Monday, May 12, 2014

TREMBLORS

I got a Facebook post this morning from a longtime friend who now lives in Alaska. She had experienced her first earthquake.
   I’ve been to California many times, Alaska a couple times and have spent time in other areas that are earthquake prone. I’ve never been in one of these areas when an EQ occurred, but I’m not an EQ virgin. I’ve felt and lived through many of them right here in Indiana, not exactly a region many regard as a hotbed of EQ activity.
   The first one I remember occurred while I was in college at Purdue. I walked into the room of one of my fraternity brothers and sat down on his sofa. Once I was comfortable, I noticed the water in my friend’s large aquarium was sloshing back and forth. Apparently, I’d bumped it when I entered. Except it was swishing back and forth heavily enough that I should have noticed bumping into it. I didn’t.
   In less than a minute fellow frat-bros started coming down from the upper floors saying, “Did you feel that?”  It was a 5.7 earthquake. Okay, I didn’t feel it, but the fish in the tank certainly did.
Thankfully, my earthquake experiences, though frequent, have all been minor.
   Fast forward a few years. I was running Bass Lake State Beach near Knox, IN. I was to go to a two-day meeting the following day so I hopped on my 100cc Kawasaki motorcycle to put-put down to the bank to get some folding money for the journey. Halfway to the bank on S.R. 10 circling the south edge of Bass Lake, the bike almost slid out from under me. Wowser!
    I slowed through that stretch of road on the return trip but saw no oily spots or other reasons for the near-crash.  That evening on the news the talking heads revealed we’d had a five point five at the time of my incident. I was nearly a statistic!
   These were, apparently, single jolts where the substrate deep below the surface adjusted to the pressure put upon them in one snap of the finger movement. The next one was different.
   I was sitting in a friend’s house in southwest Indiana when the whole house started shaking. It lasted long enough for me to ask him, “Does your house shake like this often?”  “No,”  he said, “only when they are blasting in the coal mines.”

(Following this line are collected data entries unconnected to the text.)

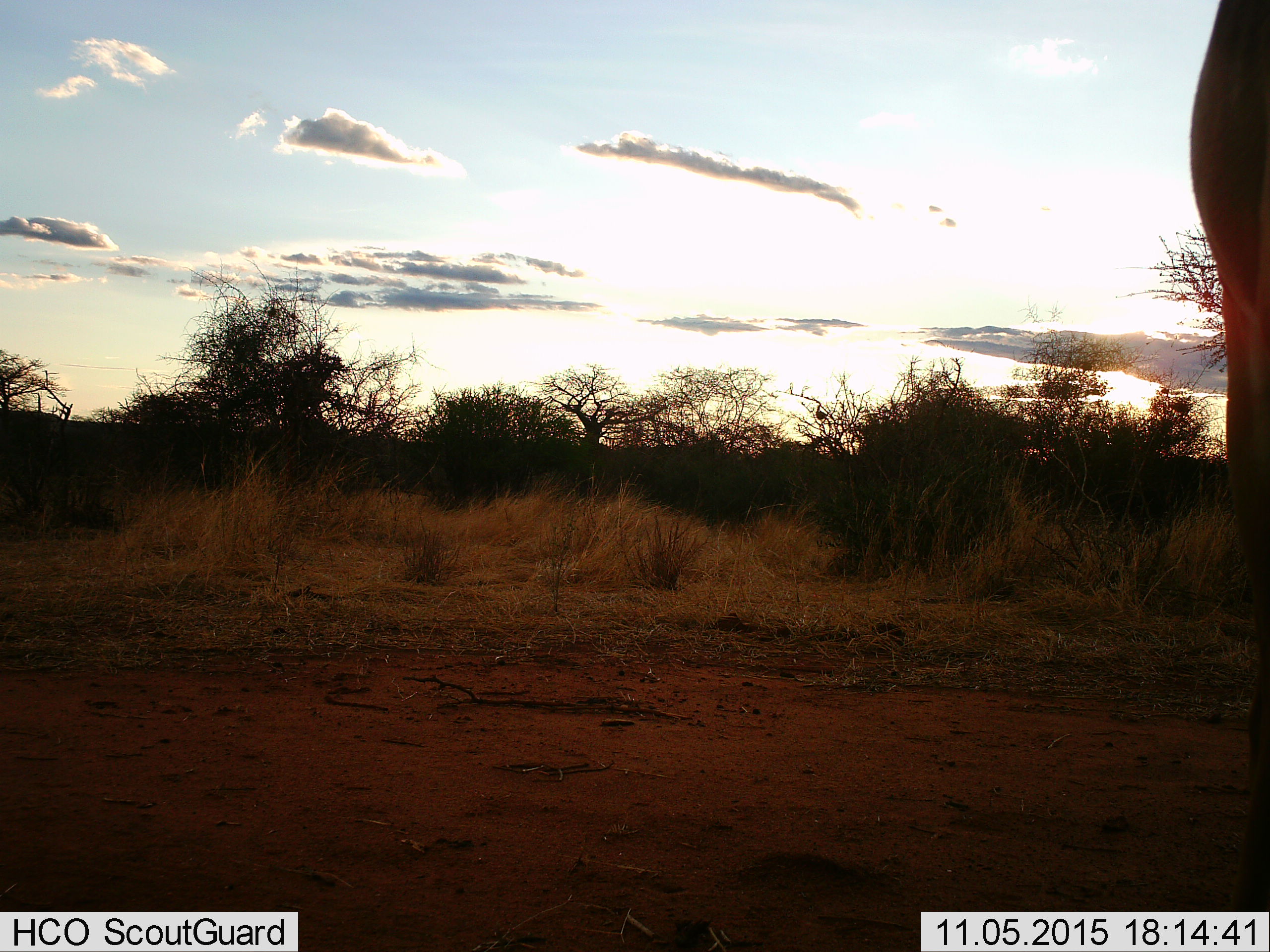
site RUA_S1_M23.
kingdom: Animalia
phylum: Chordata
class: Mammalia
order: Artiodactyla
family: Giraffidae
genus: Giraffa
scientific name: Giraffa camelopardalis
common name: giraffe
Giraffe (Giraffa camelopardalis), count 1. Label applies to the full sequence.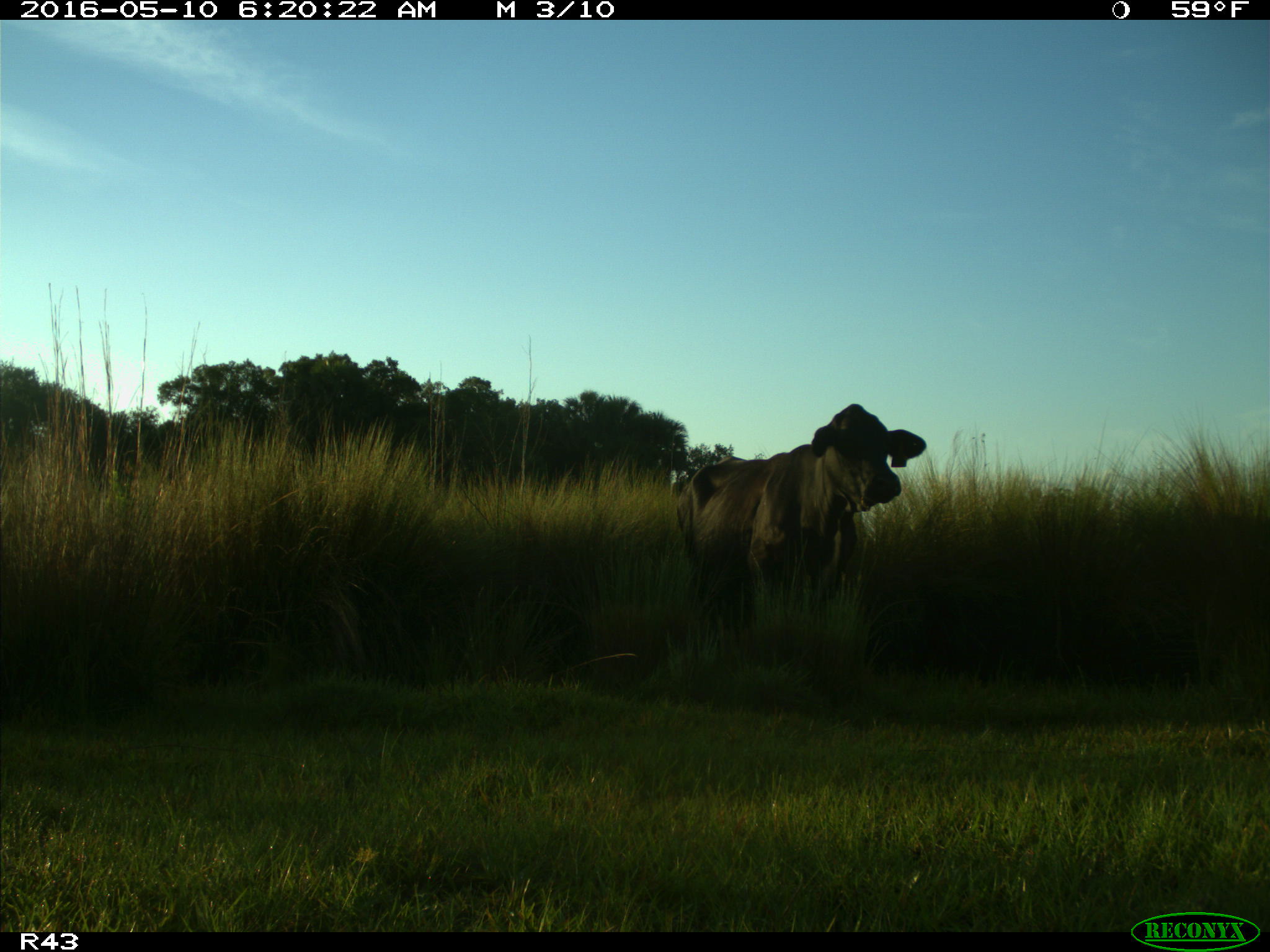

   A blast would be a one-time shake. This one went on long enough for us to have a conversation! Five point six was the official report.
   To give you an idea of how earthquakes work, I have one more experience to relate. The rocky substrate deep below the surface shifts and the energy released radiates out like waves created by tossing a rock into a pond.
   I didn’t feel this one, but my wife did. She was on the phone, talking to one of my sisters living  100 miles away.  In the midst of the conversation, my sister interrupted the flow of the conversation saying, “Oh, I think we are having an earthquake.”  They talked for a few seconds and then my wife started feeling the vibrations underfoot as the waves moved out from the epicenter. I was driving at the time and felt nothing. Another five point something had occurred.
   These were all “minor” quakes and I’m not belittling those who have suffered major quakes. It’s a tough world out there with storms, quakes and other natural disasters awaiting us foolish humans who think we are above or immune to nature’s fury.